Rural regions dominate the American landscape, comprising 97 percent of the country’s land mass. While 20 percent of Americans live in these regions, many still doubt their importance in the 21st century. A new wave of commentary and reports have tackled a question on many urban Americans’ minds: can rural America be “saved”? One of these, a New York Times op-ed by Eduardo Porter, went as far as to say, “one thing seems clear…nobody—not experts or policymakers or people in these communities—seems to know quite how to pick rural America up.” With stagnant or declining populations in many rural counties, and “superstar cities” hogging most of the economic growth, Porter’s view would have us believe that rural life is fading away.

I’ve spent the past four years living in and researching rural communities in Michigan and Wisconsin, trying to understand how rural people use modern technology to further their livelihoods. Rural businesses and economic developers have many tools at their disposal to do what makes the most sense for their communities. But an economic growth perspective—largely a result of neoliberal economic policies—makes assumptions about what success looks like. And while the growth prospects of rural America may come across as dire, accounts such as Porter’s largely ignore the work being done on the ground by rural communities to save themselves.

A major problem here is that urban-based commenters think about rural areas and their unique features as deficits. Instead of portraying aging and stagnant populations as a problem that needs to be fixed, what happens when we think of them as opportunities to learn about sustainability and the future? Rather than constantly harping on Internet infrastructure and access as the keystone technological issues of rural America, what experiences do rural people bring to the table that help us build a future digital world that can be equitable for everyone? Rural values related to neighborliness and tight-knight communities can be looked to by technology designers to create more open and welcoming online spaces. Remote and spread-out populations can teach us a lesson about how to incentivize user-generated content on platforms like Yelp and Wikipedia.

We treat rural communities as if they are just behind the times and waiting to catch up. When we turn to emerging American supercities as bastions of the future, we lose what we can learn from rural communities. Porter asked, “can rural America be saved?” It’s too late for the editorial offices of the New York Times to save rural America; it’s already saving itself.

□ □ □ □ □

Directions:
- A) Repeat the passage of the rural America essay from "Rural regions dominate" to "is fading away." word for word.
- B) List every state, publication, and website that the rural America essay names.
- C) Pick up the essay on rural America after its final sentence and extend it.

□ □ □ □ □

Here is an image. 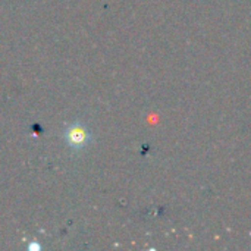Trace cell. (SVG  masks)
I'll list each match as a JSON object with an SVG mask.
<instances>
[{
	"label": "cell",
	"instance_id": "2",
	"mask_svg": "<svg viewBox=\"0 0 251 251\" xmlns=\"http://www.w3.org/2000/svg\"><path fill=\"white\" fill-rule=\"evenodd\" d=\"M28 250H40V246H38L37 243H31V244L28 246Z\"/></svg>",
	"mask_w": 251,
	"mask_h": 251
},
{
	"label": "cell",
	"instance_id": "1",
	"mask_svg": "<svg viewBox=\"0 0 251 251\" xmlns=\"http://www.w3.org/2000/svg\"><path fill=\"white\" fill-rule=\"evenodd\" d=\"M66 144L74 150H81L91 143V132L82 122H72L63 131Z\"/></svg>",
	"mask_w": 251,
	"mask_h": 251
}]
</instances>
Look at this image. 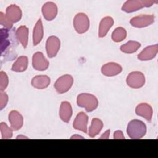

□ □ □ □ □

Set of answers:
- A)
Rural regions dominate the American landscape, comprising 97 percent of the country’s land mass. While 20 percent of Americans live in these regions, many still doubt their importance in the 21st century. A new wave of commentary and reports have tackled a question on many urban Americans’ minds: can rural America be “saved”? One of these, a New York Times op-ed by Eduardo Porter, went as far as to say, “one thing seems clear…nobody—not experts or policymakers or people in these communities—seems to know quite how to pick rural America up.” With stagnant or declining populations in many rural counties, and “superstar cities” hogging most of the economic growth, Porter’s view would have us believe that rural life is fading away.

- B) New York Times, Michigan, Wisconsin, Yelp, Wikipedia

- C)
I don’t really know how one can build an economy around tight-knit communities and I question what that means other than racial homogeneity. But I do think there are some good points here. Part of the problem about the way we talk about rural American comes from teh fact that the chattering classes have absolutely no clue about it, which partially explains all the ridiculous “let’s go talk to white people in the Midwest who have voted Republican for 35 years about Trump stories.” Part of it is that people can’t imagine an economic model different than what we have or values different than profit.

It seems to me that there are multiple things happening here. First, rural people are trying to do what they can to keep an economy going. Whether they are “saving themselves” or “need to be saved” is an open question. But there is more going on in these places than one might think–although that might be growing weed or meth. Tourism is absolutely part of an answer. Oakridge, Oregon has become a national mountain biking mecca and has turned a depressed old logging town into something with some real economic growth. The question of who shares in that growth is an open question though. The cultural changes that come with hippies entering your small town can be fraught with conflict. In the end, the biggest problem is that we don’t have an employment policy that takes place seriously. The question needs to be not only how we create jobs but where we create jobs. This is why I get so angry about tech just building more in California and Austin and New York instead of thinking about how they could revitalize less advantaged regions. Ultimately though that takes government leadership which we very much don’t have. You have to create jobs in areas that need them, not just make Austin and Nashville and San Francisco even more expensive. The government can do that. Maybe it takes rethinking what rural people actually want, a question that we should all be asking, even if we may disagree on what it means.